Action item
Continue the patch adding async support to the VertexAI LLM wrapper, starting right after its last line shown.

Excerpt to read
# # # #
From 6370808d41eda0d056375015fda9284e9f01280c Mon Sep 17 00:00:00 2001
From: Pablo <pabloem@users.noreply.github.com>
Date: Wed, 28 Jun 2023 23:07:41 -0700
Subject: [PATCH] Adding support for async (_acall) for VertexAICommon LLM
 (#5588)

# Adding support for async (_acall) for VertexAICommon LLM

This PR implements the `_acall` method under `_VertexAICommon`. Because
VertexAI itself does not provide an async interface, I implemented it
via a ThreadPoolExecutor that can delegate execution of VertexAI calls
to other threads.

Twitter handle: @polecitoem : )


## Who can review?

Community members can review the PR once tests pass. Tag
maintainers/contributors who might be interested:

fyi - @agola11 for async functionality
fyi - @Ark-kun from VertexAI
---
 langchain/llms/vertexai.py | 39 ++++++++++++++++++++++++++++++++++++--
 1 file changed, 37 insertions(+), 2 deletions(-)

diff --git a/langchain/llms/vertexai.py b/langchain/llms/vertexai.py
index 0f85920cfa1..22f5cc42981 100644
--- a/langchain/llms/vertexai.py
+++ b/langchain/llms/vertexai.py
@@ -1,9 +1,14 @@
 """Wrapper around Google VertexAI models."""
-from typing import TYPE_CHECKING, Any, Dict, List, Optional
+import asyncio
+from concurrent.futures import Executor, ThreadPoolExecutor
+from typing import TYPE_CHECKING, Any, ClassVar, Dict, List, Optional
 
 from pydantic import BaseModel, root_validator
 
-from langchain.callbacks.manager import CallbackManagerForLLMRun
+from langchain.callbacks.manager import (
+    AsyncCallbackManagerForLLMRun,
+    CallbackManagerForLLMRun,
+)
 from langchain.llms.base import LLM
 from langchain.llms.utils import enforce_stop_tokens
 from langchain.utilities.vertexai import (
@@ -43,6 +48,10 @@ class _VertexAICommon(BaseModel):
     "The default custom credentials (google.auth.credentials.Credentials) to use "
     "when making API calls. If not provided, credentials will be ascertained from "
     "the environment."
+    request_parallelism: int = 5
+    "The amount of parallelism allowed for requests issued to VertexAI models. "
+    "Default is 5."
# # # #
Supplied material
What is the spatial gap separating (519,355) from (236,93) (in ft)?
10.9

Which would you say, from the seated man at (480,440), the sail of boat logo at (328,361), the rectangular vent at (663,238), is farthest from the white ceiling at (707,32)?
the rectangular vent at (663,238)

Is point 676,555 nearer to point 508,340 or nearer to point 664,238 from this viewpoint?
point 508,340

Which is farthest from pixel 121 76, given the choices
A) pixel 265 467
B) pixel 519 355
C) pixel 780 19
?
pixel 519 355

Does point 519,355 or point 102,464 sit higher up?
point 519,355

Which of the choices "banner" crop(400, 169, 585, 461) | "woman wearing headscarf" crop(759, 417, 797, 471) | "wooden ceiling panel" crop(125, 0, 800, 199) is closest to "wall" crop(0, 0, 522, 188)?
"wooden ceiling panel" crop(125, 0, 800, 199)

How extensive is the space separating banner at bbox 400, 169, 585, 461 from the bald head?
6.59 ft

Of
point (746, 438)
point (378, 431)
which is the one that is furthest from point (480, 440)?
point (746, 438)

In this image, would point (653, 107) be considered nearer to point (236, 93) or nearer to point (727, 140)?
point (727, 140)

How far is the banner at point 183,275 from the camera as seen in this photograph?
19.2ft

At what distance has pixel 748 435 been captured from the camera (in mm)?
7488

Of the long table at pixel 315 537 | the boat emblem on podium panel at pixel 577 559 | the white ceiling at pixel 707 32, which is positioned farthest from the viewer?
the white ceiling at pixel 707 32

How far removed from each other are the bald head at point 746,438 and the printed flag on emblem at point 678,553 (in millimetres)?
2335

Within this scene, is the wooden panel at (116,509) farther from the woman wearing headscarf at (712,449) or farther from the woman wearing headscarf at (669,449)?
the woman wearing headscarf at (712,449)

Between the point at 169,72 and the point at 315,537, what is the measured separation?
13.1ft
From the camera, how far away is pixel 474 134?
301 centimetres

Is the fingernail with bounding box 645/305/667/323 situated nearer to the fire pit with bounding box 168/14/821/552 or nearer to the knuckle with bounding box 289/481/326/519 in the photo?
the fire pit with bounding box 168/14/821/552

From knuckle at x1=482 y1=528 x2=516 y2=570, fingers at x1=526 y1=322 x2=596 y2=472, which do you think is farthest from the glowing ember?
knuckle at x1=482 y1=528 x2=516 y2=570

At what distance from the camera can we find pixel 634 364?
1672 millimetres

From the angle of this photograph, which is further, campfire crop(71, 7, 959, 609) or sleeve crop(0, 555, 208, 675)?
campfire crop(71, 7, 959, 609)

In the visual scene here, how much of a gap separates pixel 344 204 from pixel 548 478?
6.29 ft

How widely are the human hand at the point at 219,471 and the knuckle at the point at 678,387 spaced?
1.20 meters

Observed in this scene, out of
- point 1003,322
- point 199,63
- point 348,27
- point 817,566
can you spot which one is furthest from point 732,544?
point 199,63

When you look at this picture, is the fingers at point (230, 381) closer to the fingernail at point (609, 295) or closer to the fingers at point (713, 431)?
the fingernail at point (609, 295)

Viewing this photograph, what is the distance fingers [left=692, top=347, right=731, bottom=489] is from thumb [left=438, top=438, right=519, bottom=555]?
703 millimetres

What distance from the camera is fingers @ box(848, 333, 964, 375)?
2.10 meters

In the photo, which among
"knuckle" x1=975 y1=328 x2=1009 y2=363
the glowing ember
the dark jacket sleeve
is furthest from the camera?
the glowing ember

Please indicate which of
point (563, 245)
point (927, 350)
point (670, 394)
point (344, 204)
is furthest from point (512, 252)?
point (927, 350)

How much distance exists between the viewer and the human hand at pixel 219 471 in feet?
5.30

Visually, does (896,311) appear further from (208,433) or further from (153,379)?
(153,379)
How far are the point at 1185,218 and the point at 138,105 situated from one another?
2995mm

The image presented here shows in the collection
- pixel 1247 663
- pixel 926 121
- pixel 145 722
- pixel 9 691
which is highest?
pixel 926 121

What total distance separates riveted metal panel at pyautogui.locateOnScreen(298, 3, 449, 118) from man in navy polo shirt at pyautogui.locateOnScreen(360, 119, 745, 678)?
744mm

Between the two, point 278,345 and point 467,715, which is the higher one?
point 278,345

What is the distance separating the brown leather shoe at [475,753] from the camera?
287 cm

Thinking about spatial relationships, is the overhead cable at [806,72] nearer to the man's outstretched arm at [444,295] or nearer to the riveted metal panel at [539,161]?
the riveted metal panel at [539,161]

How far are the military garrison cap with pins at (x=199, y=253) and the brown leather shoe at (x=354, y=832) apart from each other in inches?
# # # #
Result
+    task_executor: ClassVar[Optional[Executor]] = None
 
     @property
     def is_codey_model(self) -> bool:
@@ -81,6 +90,12 @@ class _VertexAICommon(BaseModel):
     def _llm_type(self) -> str:
         return "vertexai"
 
+    @classmethod
+    def _get_task_executor(cls, request_parallelism: int = 5) -> Executor:
+        if cls.task_executor is None:
+            cls.task_executor = ThreadPoolExecutor(max_workers=request_parallelism)
+        return cls.task_executor
+
     @classmethod
     def _try_init_vertexai(cls, values: Dict) -> None:
         allowed_params = ["project", "location", "credentials"]
@@ -121,6 +136,26 @@ class VertexAI(_VertexAICommon, LLM):
             raise_vertex_import_error()
         return values
 
+    async def _acall(
+        self,
+        prompt: str,
+        stop: Optional[List[str]] = None,
+        run_manager: Optional[AsyncCallbackManagerForLLMRun] = None,
+    ) -> str:
+        """Call Vertex model to get predictions based on the prompt.
+
+        Args:
+            prompt: The prompt to pass into the model.
+            stop: A list of stop words (optional).
+            run_manager: A callback manager for async interaction with LLMs.
+
+        Returns:
+            The string generated by the model.
+        """
+        return await asyncio.wrap_future(
+            self._get_task_executor().submit(self._predict, prompt, stop)
+        )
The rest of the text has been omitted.